• Exercise data

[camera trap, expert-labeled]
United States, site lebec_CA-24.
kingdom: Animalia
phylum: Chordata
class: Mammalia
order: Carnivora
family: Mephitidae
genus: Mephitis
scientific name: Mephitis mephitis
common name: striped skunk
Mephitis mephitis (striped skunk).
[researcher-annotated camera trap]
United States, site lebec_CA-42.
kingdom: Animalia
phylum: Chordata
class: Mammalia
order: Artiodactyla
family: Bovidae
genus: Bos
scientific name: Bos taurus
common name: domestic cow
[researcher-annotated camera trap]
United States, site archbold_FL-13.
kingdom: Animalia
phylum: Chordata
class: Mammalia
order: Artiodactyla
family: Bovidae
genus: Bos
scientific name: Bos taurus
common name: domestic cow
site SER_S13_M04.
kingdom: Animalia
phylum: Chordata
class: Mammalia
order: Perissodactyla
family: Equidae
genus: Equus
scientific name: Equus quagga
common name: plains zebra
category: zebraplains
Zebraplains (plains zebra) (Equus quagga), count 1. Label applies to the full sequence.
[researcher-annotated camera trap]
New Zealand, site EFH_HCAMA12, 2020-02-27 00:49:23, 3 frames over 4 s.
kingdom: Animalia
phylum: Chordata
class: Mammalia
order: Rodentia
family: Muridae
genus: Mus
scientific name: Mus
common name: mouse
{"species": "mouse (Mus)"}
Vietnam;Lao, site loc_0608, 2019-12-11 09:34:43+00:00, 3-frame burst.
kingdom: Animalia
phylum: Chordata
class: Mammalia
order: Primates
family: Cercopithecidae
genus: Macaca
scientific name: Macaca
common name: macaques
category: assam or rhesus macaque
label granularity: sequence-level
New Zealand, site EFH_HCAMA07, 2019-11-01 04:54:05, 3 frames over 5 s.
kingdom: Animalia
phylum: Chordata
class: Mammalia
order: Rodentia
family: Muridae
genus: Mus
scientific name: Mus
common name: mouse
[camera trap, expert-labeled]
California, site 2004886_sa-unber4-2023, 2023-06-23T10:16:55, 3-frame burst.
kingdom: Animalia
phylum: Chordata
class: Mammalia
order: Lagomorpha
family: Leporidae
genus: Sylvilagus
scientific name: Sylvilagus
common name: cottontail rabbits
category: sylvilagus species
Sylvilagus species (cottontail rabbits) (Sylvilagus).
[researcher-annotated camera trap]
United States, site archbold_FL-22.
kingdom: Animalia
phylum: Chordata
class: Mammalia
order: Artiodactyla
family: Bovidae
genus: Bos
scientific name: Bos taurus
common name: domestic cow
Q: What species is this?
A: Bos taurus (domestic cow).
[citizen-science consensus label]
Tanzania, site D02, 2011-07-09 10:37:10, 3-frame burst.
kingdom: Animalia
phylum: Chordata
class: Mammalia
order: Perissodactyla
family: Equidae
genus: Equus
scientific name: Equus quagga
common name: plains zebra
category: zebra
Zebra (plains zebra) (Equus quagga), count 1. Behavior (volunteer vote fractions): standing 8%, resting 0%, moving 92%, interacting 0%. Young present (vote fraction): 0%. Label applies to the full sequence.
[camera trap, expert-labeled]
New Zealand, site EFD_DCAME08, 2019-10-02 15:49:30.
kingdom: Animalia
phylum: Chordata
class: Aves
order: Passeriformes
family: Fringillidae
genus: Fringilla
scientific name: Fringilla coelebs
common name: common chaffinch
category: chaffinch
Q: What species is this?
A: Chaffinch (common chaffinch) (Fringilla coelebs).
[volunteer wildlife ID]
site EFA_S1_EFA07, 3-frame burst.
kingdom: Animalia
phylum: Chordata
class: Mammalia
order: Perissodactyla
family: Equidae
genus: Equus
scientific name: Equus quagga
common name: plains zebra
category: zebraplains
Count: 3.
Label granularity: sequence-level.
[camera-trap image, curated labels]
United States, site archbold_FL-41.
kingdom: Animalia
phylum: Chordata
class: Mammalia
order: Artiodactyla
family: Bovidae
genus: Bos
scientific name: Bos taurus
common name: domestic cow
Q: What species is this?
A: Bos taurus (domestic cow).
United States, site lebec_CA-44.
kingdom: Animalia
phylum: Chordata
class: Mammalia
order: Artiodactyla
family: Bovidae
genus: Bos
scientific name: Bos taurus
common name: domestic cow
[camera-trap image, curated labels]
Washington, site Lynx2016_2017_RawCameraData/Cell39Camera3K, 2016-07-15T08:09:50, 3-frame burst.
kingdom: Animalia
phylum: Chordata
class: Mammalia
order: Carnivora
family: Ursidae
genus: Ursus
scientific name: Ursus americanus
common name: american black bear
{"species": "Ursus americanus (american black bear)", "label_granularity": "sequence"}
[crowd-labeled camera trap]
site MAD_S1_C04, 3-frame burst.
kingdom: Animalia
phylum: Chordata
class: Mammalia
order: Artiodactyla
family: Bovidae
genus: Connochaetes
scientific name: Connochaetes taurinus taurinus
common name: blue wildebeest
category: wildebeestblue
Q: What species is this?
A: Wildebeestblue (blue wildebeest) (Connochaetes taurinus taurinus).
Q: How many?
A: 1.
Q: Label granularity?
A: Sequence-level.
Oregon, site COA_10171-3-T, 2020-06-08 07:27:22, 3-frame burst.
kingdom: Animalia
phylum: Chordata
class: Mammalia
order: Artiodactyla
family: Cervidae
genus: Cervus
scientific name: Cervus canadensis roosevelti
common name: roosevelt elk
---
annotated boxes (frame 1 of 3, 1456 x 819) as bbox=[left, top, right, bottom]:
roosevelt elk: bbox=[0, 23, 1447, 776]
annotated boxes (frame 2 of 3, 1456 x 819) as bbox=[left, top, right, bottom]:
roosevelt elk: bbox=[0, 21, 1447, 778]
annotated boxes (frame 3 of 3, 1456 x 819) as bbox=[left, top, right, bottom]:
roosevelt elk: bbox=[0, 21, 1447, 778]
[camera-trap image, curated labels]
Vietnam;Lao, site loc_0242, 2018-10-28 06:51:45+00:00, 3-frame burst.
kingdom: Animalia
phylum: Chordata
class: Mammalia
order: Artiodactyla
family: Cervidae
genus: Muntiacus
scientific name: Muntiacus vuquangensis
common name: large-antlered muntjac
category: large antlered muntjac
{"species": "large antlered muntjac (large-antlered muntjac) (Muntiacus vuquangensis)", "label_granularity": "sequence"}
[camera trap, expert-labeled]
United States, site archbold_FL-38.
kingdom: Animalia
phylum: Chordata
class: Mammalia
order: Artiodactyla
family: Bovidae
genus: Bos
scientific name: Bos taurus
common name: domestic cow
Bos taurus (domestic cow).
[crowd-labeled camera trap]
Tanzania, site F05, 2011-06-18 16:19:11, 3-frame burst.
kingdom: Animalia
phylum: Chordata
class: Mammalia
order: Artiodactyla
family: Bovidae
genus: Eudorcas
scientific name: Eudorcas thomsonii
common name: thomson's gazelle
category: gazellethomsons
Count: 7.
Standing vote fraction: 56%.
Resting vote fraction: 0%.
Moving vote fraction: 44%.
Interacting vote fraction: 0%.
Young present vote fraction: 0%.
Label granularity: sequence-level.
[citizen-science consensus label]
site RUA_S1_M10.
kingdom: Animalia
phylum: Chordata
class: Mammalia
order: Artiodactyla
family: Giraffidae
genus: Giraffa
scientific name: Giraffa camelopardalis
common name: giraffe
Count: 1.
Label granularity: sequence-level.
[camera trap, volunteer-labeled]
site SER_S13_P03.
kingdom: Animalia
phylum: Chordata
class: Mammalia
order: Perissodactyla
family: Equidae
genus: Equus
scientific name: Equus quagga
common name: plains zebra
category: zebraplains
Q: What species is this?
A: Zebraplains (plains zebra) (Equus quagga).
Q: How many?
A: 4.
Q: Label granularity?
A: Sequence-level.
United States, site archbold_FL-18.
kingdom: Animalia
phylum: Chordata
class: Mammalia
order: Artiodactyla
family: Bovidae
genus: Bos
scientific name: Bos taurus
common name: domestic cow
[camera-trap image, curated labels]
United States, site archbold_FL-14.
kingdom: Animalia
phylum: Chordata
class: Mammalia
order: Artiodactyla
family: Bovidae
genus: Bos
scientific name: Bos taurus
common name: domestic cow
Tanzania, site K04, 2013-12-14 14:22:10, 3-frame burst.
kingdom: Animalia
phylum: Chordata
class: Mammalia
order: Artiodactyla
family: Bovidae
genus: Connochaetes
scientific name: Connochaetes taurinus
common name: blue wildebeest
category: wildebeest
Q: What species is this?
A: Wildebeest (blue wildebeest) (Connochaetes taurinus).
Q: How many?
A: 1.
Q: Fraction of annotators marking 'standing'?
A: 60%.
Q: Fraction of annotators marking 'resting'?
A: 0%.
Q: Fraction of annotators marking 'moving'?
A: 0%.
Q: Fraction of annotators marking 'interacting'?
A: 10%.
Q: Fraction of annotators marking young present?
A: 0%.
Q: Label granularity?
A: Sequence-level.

• Task item
Copy each line of the listing that carries the string "Muntiacus".

• Answer for the task
genus: Muntiacus
scientific name: Muntiacus vuquangensis
{"species": "large antlered muntjac (large-antlered muntjac) (Muntiacus vuquangensis)", "label_granularity": "sequence"}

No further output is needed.